Leicht and others say the culture cannot change until Glassman resigns from his post. “I don’t think with him at the helm, CrossFit will continue,” one anonymous gym owner said.

“He needs to resign at this point,” the owner added. “I think it’s a problem of poor leadership.”

The owner, who has not dis-affiliated with CrossFit yet, added that corporate headquarters did not send out any letter of reassurance or support to gym leaders as of Monday afternoon.

“There are no benefits to disaffiliating other than making a statement,” the owner said. “The CrossFit community is always stronger together. We’re all flagships underneath this large battleship. That’s the name, that’s the bond. Without that, we’re weaker for sure, and more susceptible to anything that comes along.”
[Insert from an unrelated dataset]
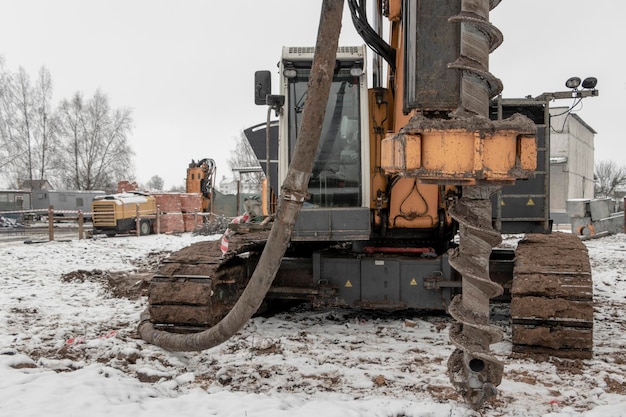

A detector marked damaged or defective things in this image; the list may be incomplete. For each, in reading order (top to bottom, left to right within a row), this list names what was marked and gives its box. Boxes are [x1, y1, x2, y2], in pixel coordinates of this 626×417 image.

rust on auger [380, 0, 536, 410]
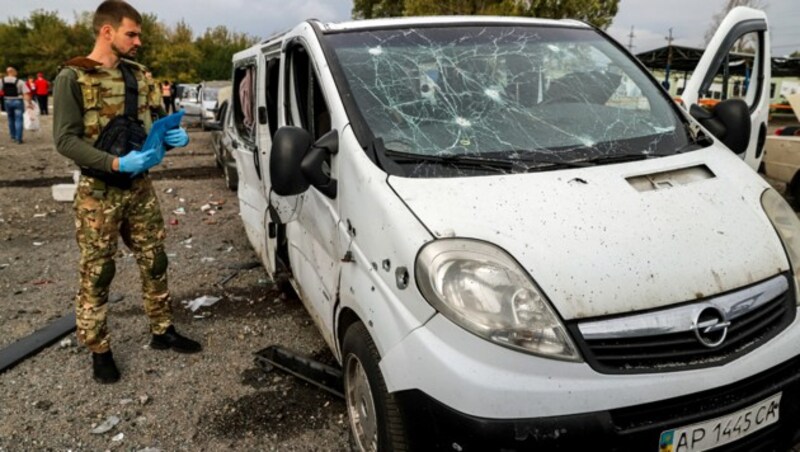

The owner added that the gym has been closed for three months due to coronavirus, already putting a major strain on funds. “Our business model is not what it was six months ago,” they said. “To pull the CrossFit flag off of our name would reduce visibility for us significantly. Not having that large affiliate base to help the overall community would be deleterious financially.”

The gym sent out an email to clients on Sunday pledging that the team did not support Glassman’s words. “We’ve had the vast majority of replies saying they support us no matter what,” the owner said. “But this one says, ‘Disaffiliate or I’m quitting.’ That’s what I’m reading right now.”